I had first seen Jhoom Barabar Jhoom about seven years back at the time of its release. I remember the brouhaha over the film as it was getting terrible reviews from one and all. My cousin and I watched it at Chanakya, and we, actually, did not find it as bad as it was made out to be. In fact, it was not a bad film at all, I had liked the movie, perhaps it was a little slow. I still remember the conversation with a friend after I told her that I liked it and she was aghast that how can anyone like that film. I think that was the beginning when I started hiding the films I liked to spare myself the social shaming and the embarrassment that people indulge in, but over the years, I realized how foolish I was. As I have written probably for the umpteenth time before that liking a film is like picking a dress that is dependent upon a person's choice. I have read our film critics giving trashy reviews to such splendid films which is again fine but I think even these so called critics did not understand those. In 2012, every single critic except Baradwaj Rangan trashed Aiyya calling it Rani Mukerji's worst film, which in my opinion was such a brilliant version of Alice In Wonderland that they just did not get the movie. There are many other splendid films that are so less understood. A few days ago, I was watching Kiss of Love, a song that I absolutely love, and suddenly got this epiphany to watch Jhoom Barabar Jhoom again. And then, I watched it over a period of three-four days and this time, I understood some part of the movie and liked it in many more ways. At one point in the movie, Alvira (Preity Zinta) says, "Chhoti chhoti cheezon me hi to bada lutf hota hai," which I think perfectly summarized the movie. It might not be a terrific film but there are some fabulous chhoti chhoti cheezein imbued in the movie that gave me enough lutf.
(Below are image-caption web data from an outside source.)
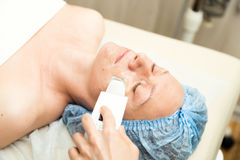 Mujer joven que se acuesta en un salón del balneario y que tiene una limpieza ultrasónica de la cara Los procedimientos cosmético Fotos de archivo libres de regalías
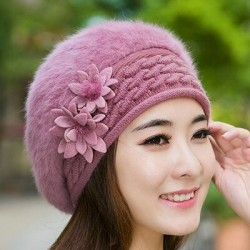 Knitted beret - a warm fur hat with decorative flowers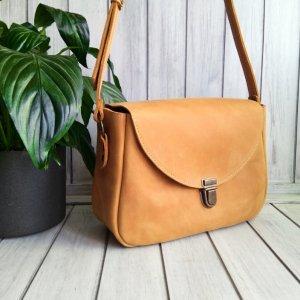 Робота Жіноча шкіряна сумка жовтого кольору.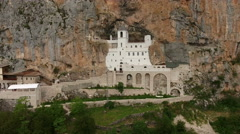 House of the Church of the Holy Cross is in Ostroska Greda cliff, Montenegro Stock Footage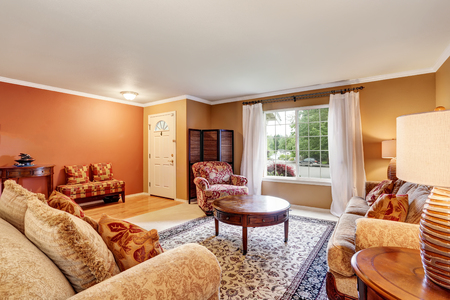 traditional living room: Traditional living room interior with beige walls, rug and white curtains. Northwest, USA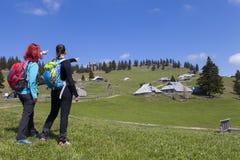 """Caminando caminantes del †""""que caminan en alza en naturaleza de la montaña y que señalan en pico de montaña, el día soleado Imagen de archivo libre de regalías"""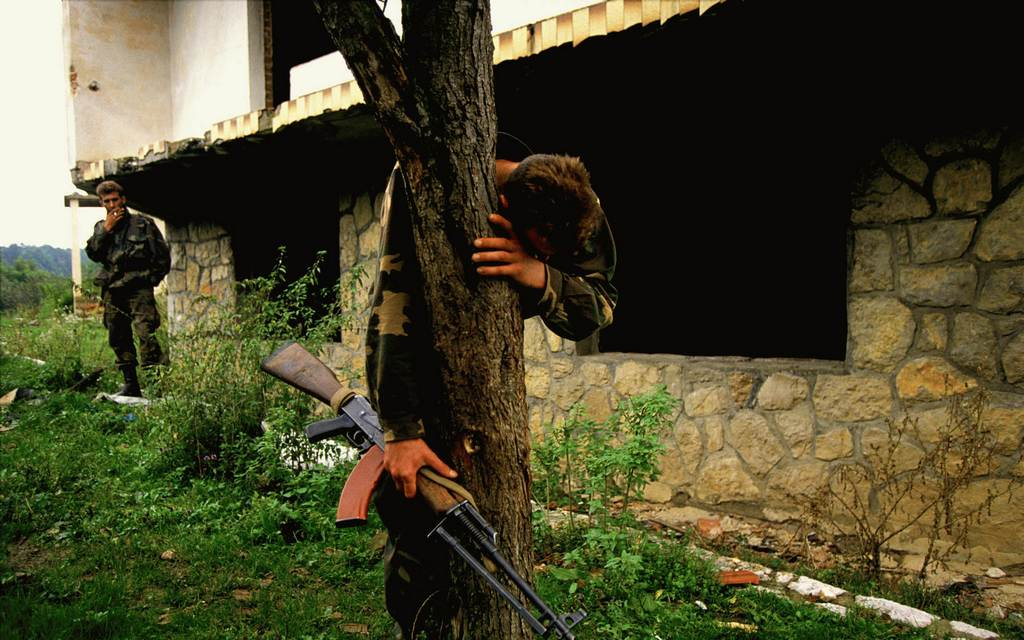 1995_a_bosnian_soldier_stands_on_what_is_believed_to_be_a_mass_grave_outside_his_destroyed_home_he_was_the_sole_survivor_of_69_people.jpg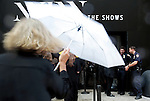 MANHATTAN, NY – SEPTEMBER 10, 2015: A crowd enters the 360 W. 33rd St. venue on a rainy first day of New York Fashion Week in Manhattan.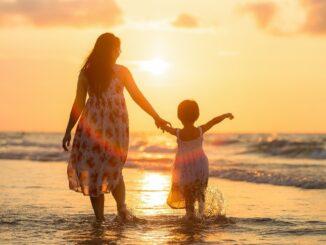 6ena s dítětem se prochází ruku v ruce po pláži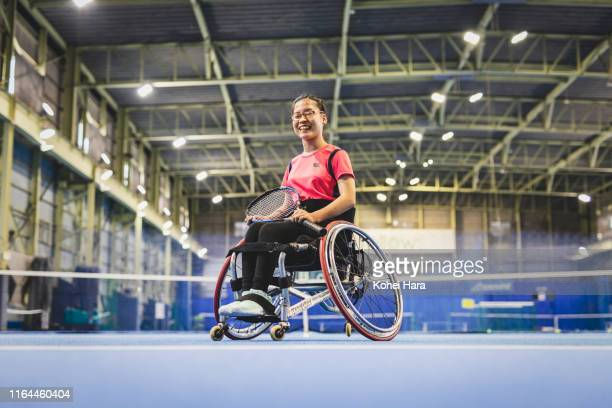 portrait of disabled female athlete playing wheel chair tennis - 車いすテニス ストックフォトと画像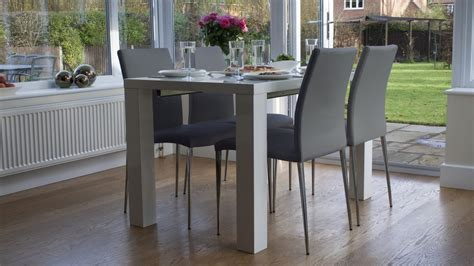 white high gloss extending dining table  chairs uk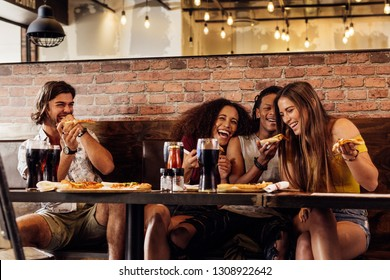 Group of friends having pizza at cafe. Cheerful young people eating pizza and enjoying at a fast food restaurant.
One of the main things that I felt in the movie was the concept of dualism that is prevalent throughout the film. Take the title Jhoom Barabar Jhoom itself in which the word Jhoom is repeated twice, and this repeated word is separated by the word Barabar which could mean equality, completeness, or balance. The word barabar in a way brings a sense of balance to the two swaying jhooms. Or for another instance, look at the bohemian Bulla Man (Amitabh Bachchan). He has a guitar with two necks, just like the repeated word in the film's title. In addition, the film is a story of two couples—Alvira (Preity) and Steve (Bobby), and Anaida (Lara) and Rikki (Abhishek)—who pretend to be someone else than what they really are. Alvira and Rikki are in love with each other and both of them make the same lie that they are engaged to someone else. Alvira pretends that she is engaged to Steve, while Rikki pretends that he is engaged to Anaida. In reality, neither Steve nor Anaida really exist and both of these imaginary characters are forced to be played by Satvinder and Laila—both of whom have no love lost for Rikki and Anaida. The parallels between both the two main characters and thier two imaginary lovers clearly underscore the concept of dualism in the film.

In another instance of this concept of twofoldness, take the gorgeously choreographed song Bol Na Halke Halke. The song is one of the most beautiful sequences in the film. Rikki and Alvira are in a state of reverie, trying to imagine the scenario if they had met each other earlier. The song is a visualization of that scenario. And then, in the song we see more double references. Rikki and Anaida talk about the similarities in their religions. Rikki says that before entering a gurduwara, we cover our heads, Alvira responds that the same is done before entering a shrine. Before bowing your head in the gurudwara, we wash our hands and faces; likewise in the shrine. And, both the places offer tabarukh—divine love—as a blessing, and that meri ibadat is same as tumhari ibadat. Later in the song, we see that Rikki and Alvira marry in the Sikh traditional style in front of the Taj Mahal and they have two sons who are twins. It is a wonderful concept that details the essence of the sameness of the two religions, like the two necks of Bulla Man's guitar producing the music from one guitar, that ultimately, both the religions have the same body, only the path of producing the music might be different. Again, the fact that Alvira is from Pakistan and Rikki is from India, two nations made from one body is quite befitting to this concept. Also, I found the story about South Asians who are set in England, another instance of the depiction of the concept of dualism where these people are not only known by their original South Asian identity but their acquired English identity as well (notice how Rikki uses the word blimey).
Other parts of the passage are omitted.